Santa Elena Acquisition

On October 31, 2019, the Partnership completed the acquisition of certain mineral and royalty interests from Santa Elena (the ‘‘Santa Elena Acquisition’’), which assets were immediately contributed by the Partnership to the Operating Company. The assets acquired in the Santa Elena Acquisition represent approximately 1,366 net royalty acres across the Midland Basin with an average net royalty interest of approximately 5.6% and are primarily operated by Diamondback in Glasscock and Martin counties (the ‘‘Santa Elena Assets’’).

At closing, the Partnership issued to Santa Elena approximately 5.2 million common units representing limited partner interests in the Partnership as consideration for the Santa Elena Assets, and the Operating Company issued to the Partnership approximately 5.2 million new units of the Operating Company with a fair value of $124.0 million.
Other 2019 Acquisitions

In addition, during the year ended December 31, 2019, the Partnership acquired, from unrelated third party sellers, mineral interests representing 136,012 gross (2,607 net royalty) acres for an aggregate of approximately $343.7 million. The Partnership funded these acquisitions with cash on hand, a portion of the net proceeds from its first quarter 2019 offering of common units and borrowings under the Operating Company’s revolving credit facility.

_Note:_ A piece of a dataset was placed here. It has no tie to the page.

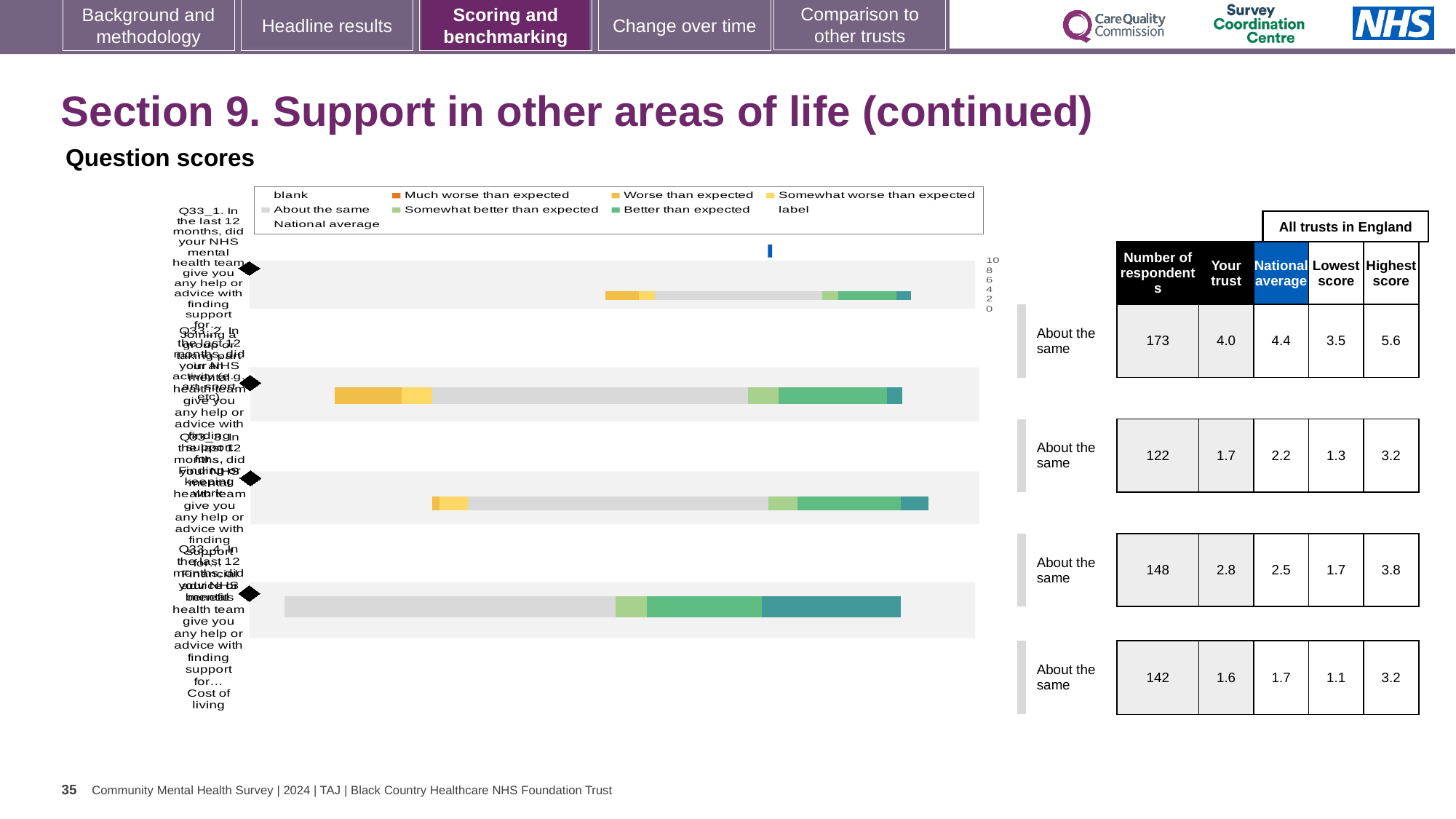
Which row of the table has the highest number of respondents? the first row (173) In the first row of the table, what is the difference between the national average and the 'Your trust' score? 0.4 What kind of chart is shown on the slide? bar chart What is the 'Your trust' score in the first row of the table? 4.0 What benchmark label is shown next to each of the four bars? About the same What is the lowest score in the fourth row of the table? 1.1 What is the number of respondents shown in the first row of the table? 173 How many question bars are plotted in the chart? 4 What is the national average in the second row of the table? 2.2 Which row of the table has the lowest 'Your trust' score? the fourth row (1.6) What is the highest score in the third row of the table? 3.8 In the third row of the table, which is larger: the 'Your trust' score or the national average? Your trust (2.8)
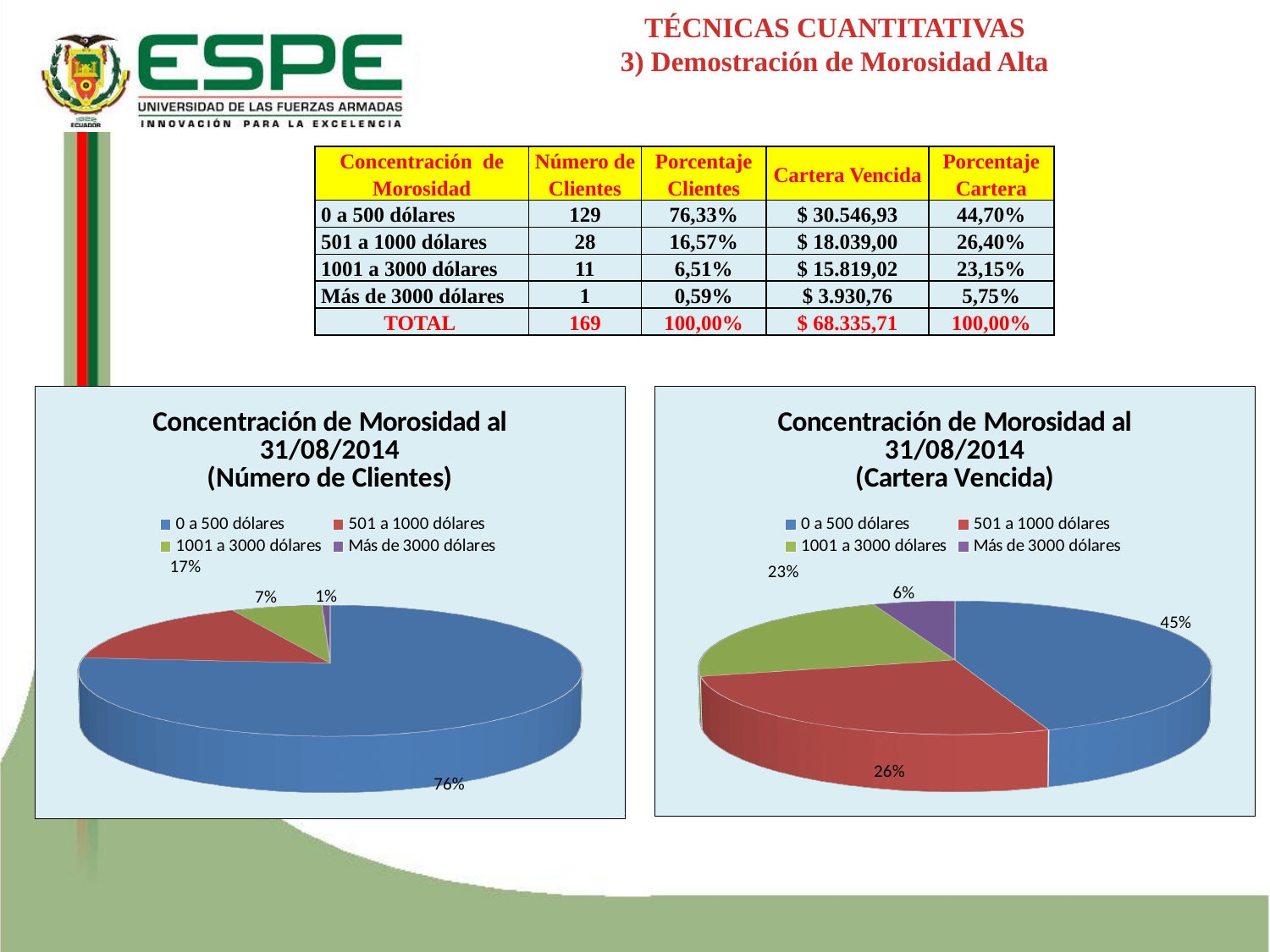
In the 'Concentración de Morosidad al 31/08/2014 (Número de Clientes)' chart, what share does '501 a 1000 dólares' have? 17% How many categories does the legend of the 'Concentración de Morosidad al 31/08/2014 (Cartera Vencida)' chart list? 4 What kind of chart is the 'Concentración de Morosidad al 31/08/2014 (Número de Clientes)' chart? Pie chart In the 'Concentración de Morosidad al 31/08/2014 (Número de Clientes)' chart, which category has the largest slice? 0 a 500 dólares In the 'Concentración de Morosidad al 31/08/2014 (Número de Clientes)' chart, what share does '0 a 500 dólares' have? 76% In the 'Concentración de Morosidad al 31/08/2014 (Cartera Vencida)' chart, what colour is the '501 a 1000 dólares' slice? Red In the 'Concentración de Morosidad al 31/08/2014 (Cartera Vencida)' chart, what share does '0 a 500 dólares' have? 45% In the 'Concentración de Morosidad al 31/08/2014 (Número de Clientes)' chart, what share does 'Más de 3000 dólares' have? 1% In the 'Concentración de Morosidad al 31/08/2014 (Cartera Vencida)' chart, what share does '1001 a 3000 dólares' have? 23% In the 'Concentración de Morosidad al 31/08/2014 (Cartera Vencida)' chart, what is the difference between the shares of '0 a 500 dólares' and '501 a 1000 dólares'? 19% In the 'Concentración de Morosidad al 31/08/2014 (Número de Clientes)' chart, which is larger: the share of '501 a 1000 dólares' or '1001 a 3000 dólares'? 501 a 1000 dólares In the 'Concentración de Morosidad al 31/08/2014 (Cartera Vencida)' chart, which category has the smallest slice? Más de 3000 dólares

Divestitures of Certain Non-Core Assets and Investments

During 2020, the Partnership divested its equity interest in a limited partnership for approximately $10.8 million. This divestiture resulted in an immaterial loss.

During the year ended December 31, 2020, the Partnership completed its divestiture of 370 net royalty acres of certain non-core Permian assets for an aggregate sale price of $38.4 million. This divestiture did not result in a gain or loss because it did not have a significant effect on the Partnership’s reserve base or depreciation, depletion and amortization rate.